09:50 | 16/03/2018 Economy- Society
(VEN) - Vietnam’s agricultural market potential is expanding due to its participation in a growing number of free trade agreements, but with fiercer competition pressure, promoting branding is a strategic necessity.
Being a mountainous province with many advantages in terms of land and climate, Son La has many opportunities and favorable conditions to develop high-quality agricultural products, and is suitable for the establishment of high-tech agriculture centers.
Son La Province reached over US$9 million in total export turnover in 2017, with agricultural and forestry products accounting for 99.2 percent of the total. In particular, many types of fruits and vegetables, such as longan, mango, lime and dragon fruit, have been exported to China, Australia and the US.
Pham Quang An, director of the Son La Department of Science and Technology, said the department has advised the provincial people’s committee to promote branding for 14 local specialties. At present, nine products have been granted certificates of protection, including three geographical indications (Shan Tuyet tea, Yen Chau mango, and Son La coffee), four trademarks (Moc Chau Oolong tea, Moc Chau vegetable, Song Ma longan, and Phu Yen orange), and two collective marks (Son La honey, and Ta Xua tea). All the products have increased their value and market. In particular, Shan Tuyet tea and Yen Chau mango have made the list of Vietnam Value products and are able to be exported to the European market.
Thanks to support from the National Office of Intellectual Property under the Ministry of Science and Technology, Shan Tuyet Moc Chau tea was successfully registered in Thailand and granted a certificate of protection there.
Lack of methodical approach
Son La Province’s agricultural production remains small and fragmentary, while businesses lack sufficient capacity to promote branding.
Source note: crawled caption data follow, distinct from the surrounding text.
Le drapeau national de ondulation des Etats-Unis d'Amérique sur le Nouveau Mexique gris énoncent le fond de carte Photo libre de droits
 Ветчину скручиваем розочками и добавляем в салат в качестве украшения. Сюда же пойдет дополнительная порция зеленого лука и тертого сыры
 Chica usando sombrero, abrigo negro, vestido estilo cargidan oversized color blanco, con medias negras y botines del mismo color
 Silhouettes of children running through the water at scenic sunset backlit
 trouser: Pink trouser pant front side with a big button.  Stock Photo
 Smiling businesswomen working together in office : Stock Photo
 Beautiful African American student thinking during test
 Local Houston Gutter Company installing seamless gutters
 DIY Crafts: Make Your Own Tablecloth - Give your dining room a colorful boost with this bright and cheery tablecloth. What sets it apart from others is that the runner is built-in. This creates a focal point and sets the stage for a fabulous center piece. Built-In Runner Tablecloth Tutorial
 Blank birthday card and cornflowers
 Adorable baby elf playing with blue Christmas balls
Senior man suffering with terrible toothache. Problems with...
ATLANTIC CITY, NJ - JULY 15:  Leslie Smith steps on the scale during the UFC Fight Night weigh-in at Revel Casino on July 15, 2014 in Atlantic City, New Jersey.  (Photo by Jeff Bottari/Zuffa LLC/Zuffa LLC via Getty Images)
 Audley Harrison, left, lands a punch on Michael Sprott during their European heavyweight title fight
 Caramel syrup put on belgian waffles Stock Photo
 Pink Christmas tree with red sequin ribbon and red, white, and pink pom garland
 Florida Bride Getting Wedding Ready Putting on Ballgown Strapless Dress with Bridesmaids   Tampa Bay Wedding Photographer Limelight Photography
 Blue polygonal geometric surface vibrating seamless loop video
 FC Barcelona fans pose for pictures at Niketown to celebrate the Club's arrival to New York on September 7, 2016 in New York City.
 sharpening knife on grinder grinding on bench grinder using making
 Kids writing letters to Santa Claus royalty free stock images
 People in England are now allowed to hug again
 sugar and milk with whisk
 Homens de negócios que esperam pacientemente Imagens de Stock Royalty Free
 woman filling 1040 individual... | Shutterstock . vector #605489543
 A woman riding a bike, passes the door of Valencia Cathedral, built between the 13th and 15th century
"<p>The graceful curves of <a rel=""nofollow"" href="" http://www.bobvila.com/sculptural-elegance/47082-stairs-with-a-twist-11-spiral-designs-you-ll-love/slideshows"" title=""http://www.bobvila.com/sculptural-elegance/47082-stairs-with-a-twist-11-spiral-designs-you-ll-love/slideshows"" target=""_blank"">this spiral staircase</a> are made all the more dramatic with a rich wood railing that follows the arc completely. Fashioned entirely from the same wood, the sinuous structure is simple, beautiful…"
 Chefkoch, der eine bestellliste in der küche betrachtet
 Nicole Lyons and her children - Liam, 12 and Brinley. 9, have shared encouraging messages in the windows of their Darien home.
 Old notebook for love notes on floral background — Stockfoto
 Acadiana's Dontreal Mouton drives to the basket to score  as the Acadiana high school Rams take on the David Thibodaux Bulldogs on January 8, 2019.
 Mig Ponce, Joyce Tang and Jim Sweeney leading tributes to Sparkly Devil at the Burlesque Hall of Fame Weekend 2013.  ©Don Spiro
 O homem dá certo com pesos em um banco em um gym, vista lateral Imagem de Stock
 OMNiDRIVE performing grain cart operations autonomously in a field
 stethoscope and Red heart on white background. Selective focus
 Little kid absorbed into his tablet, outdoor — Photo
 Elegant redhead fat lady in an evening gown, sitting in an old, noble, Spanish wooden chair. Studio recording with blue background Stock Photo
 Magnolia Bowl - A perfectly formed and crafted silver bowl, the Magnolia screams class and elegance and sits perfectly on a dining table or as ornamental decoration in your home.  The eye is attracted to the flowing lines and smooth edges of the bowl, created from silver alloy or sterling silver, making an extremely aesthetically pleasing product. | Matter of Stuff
This will seriously affect the prestige of the product, resulting in an unsustainable brand.
For example, Yen Chau mango was granted a certificate of protection in 2012. Since the announcement of geographical indication for Yen Chau mango, the value of the product has increased. However, developing the value of the brand and finding a stable output for this product are extremely difficult. This is due to the lack of investment in the application of scientific and technological advances in the conservation of traditional mango. Recently, some households have cut mango trees or transplanted other types of mango, leading to the risk of devaluing the geographical indication. The same applies to Shan Tuyet Moc Chau tea.
Pham Quang An said branding needs to be conducted step by step. To enhance the value of agricultural products, it is necessary to see the participation of big businesses, which have strong financial, scientific and technical capabilities, to link production and consumption.
According to the Ministry of Agriculture and Rural Development, Vietnam has become one of the leading exporters of agricultural products, with eight commodities each earning more than US$1 billion, including coffee, rubber, rice, seafood, cashew nuts, pepper, fruit and vegetables, timber and wood products. To make most of the opportunities provided by free trade agreements, the Ministry of Agriculture and Rural Development has prioritized the promotion of agricultural branding.
Pham Quang An, director of the Son La Department of Science and Technology, said businesses and cooperatives should pay special attention to compliance with the production process according to VietGAP and GlobalGAP standards. In addition, it is necessary to improve the quality of key agricultural products, and coordinate with related agencies to develop the domestic market and expand export markets.